=== Written problem A ===
Please answer these from the forum thread about Steve's Opti-white Nano tank, one line each:
(i) What name does Steve Smith say he should give the scape?
(ii) What title does andyh think suits it more?
(iii) What does Steve say he could do with mounting but lacks screws for?
=== Written problem B ===
Give a continuation of the forum thread about Steve's Opti-white Nano tank, beginning right after its final sentence.

=== Supplied text ===
>>

I need to get all of the equipment sorted out first, but hopefully that will be tonight


----------



## Jase (3 Mar 2010)

*Re: Steve's Opti-white Nano*

Update? Planted? How's your back?!


----------



## Steve Smith (3 Mar 2010)

*Re: Steve's Opti-white Nano*

Not yet mate. Got home last night and flaked out.  Hopefully tonight I'll have more energy to get this nailed


----------



## Steve Smith (6 Mar 2010)

*Re: Steve's Opti-white Nano*

I've finally managed to stuff everything into the cabinet.  It took a lot of head scratching, pipe routing and general frustration.  Not everything is plugged in as yet, I'm hoping to plant this scape tomorrow and fill it, at last!

I should name this scape "Frustration"


----------



## andyh (6 Mar 2010)

*Re: Steve's Opti-white Nano*



			
				SteveUK said:
			
		

> I should name this scape "Frustration"




I think the title "Organised Chaos" suits it more


----------



## Garuf (6 Mar 2010)

*Re: Steve's Opti-white Nano*

Jesus. I didn't think it was going to be that tight. Maybe they should offer the tanks with an extra inch or so in depth so that you can steal back some room!


----------



## Steve Smith (6 Mar 2010)

*Re: Steve's Opti-white Nano*

This is why I've been trying to get hold of a 500g JBL style cylinder, but they're just too expensive!  Oh well, it all fits.  I've got to pull it all out tomorrow to put some live bio media into the filter and get it all filled up/running.  Not looking forward to that.  I could do with mounting the 4 way socket, but I haven't got any screws to do it at the moment.

<<

=== Collected material ===
>>

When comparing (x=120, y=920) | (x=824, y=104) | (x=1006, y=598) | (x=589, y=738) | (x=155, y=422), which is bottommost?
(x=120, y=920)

<<

=== Exercise response A ===
(i) "Frustration"
(ii) "Organised Chaos"
(iii) The 4 way socket

=== Exercise response B ===
----------



## Garuf (6 Mar 2010)

*Re: Steve's Opti-white Nano*

I've got one but it's not with me in Leeds. I'll call home and try and see if they'll post it to you?


----------



## hydrophyte (7 Mar 2010)

*Re: Steve's Opti-white Nano*

Nice work accommodating all of those items.

That collection of equipment looks like something that should be de-fused.


----------



## flygja (7 Mar 2010)

*Re: Steve's Opti-white Nano*

Gotta admire your logistics and planning


----------



## Gill (7 Mar 2010)

*Re: Steve's Opti-white Nano*

I have to say, the way you have organised the Tiny Cupboard is a Thing of Beauty. Looks more impressive in the Flesh


----------



## Dave Spencer (7 Mar 2010)

*Re: Steve's Opti-white Nano*



			
				SteveUK said:
			
		

> This is why I've been trying to get hold of a 500g JBL style cylinder.....



Can you wait until July?  

Dave.


----------



## Steve Smith (7 Mar 2010)

*Re: Steve's Opti-white Nano*

Thanks guys   I may have one sorted, though 2 would obviously be a good thing  (with having one backup while the other is being filled).  I don't want to be greedy though


----------



## Steve Smith (7 Mar 2010)

*Re: Steve's Opti-white Nano*

Finished planting just now.  My HC which I bought of Timme had aquired a bit of hair algae in my holding tank so it took a while to pick out the best bits.  Have been sorting/planting for about 2 hours!  How can a 30x25cm space take so long to plant?!

I've covered with cling film until I've had coffee   Sundays are meant for fresh coffee!


----------



## Steve Smith (7 Mar 2010)

*Re: Steve's Opti-white Nano*

Filled up and everything (except heater at the moment) running.  I used the Oliver Knott filling technique with great results:
















The Do!Aqua music glass diffuser is excellent!  Gives quite a good mist from the entire area of the ceramic disc.  Mind, it is pretty tiny   CO2 is at 2bps more or less.  As there is no fauna in the tank, and wont be for a while, I'm going to blast the CO2 into the scape to give the HC every chance!


----------



## hydrophyte (7 Mar 2010)

*Re: Steve's Opti-white Nano (Now with water!)*

Looks great Steve! I always appreciate seeing a setup in its setting in the room like this.


----------



## samc (7 Mar 2010)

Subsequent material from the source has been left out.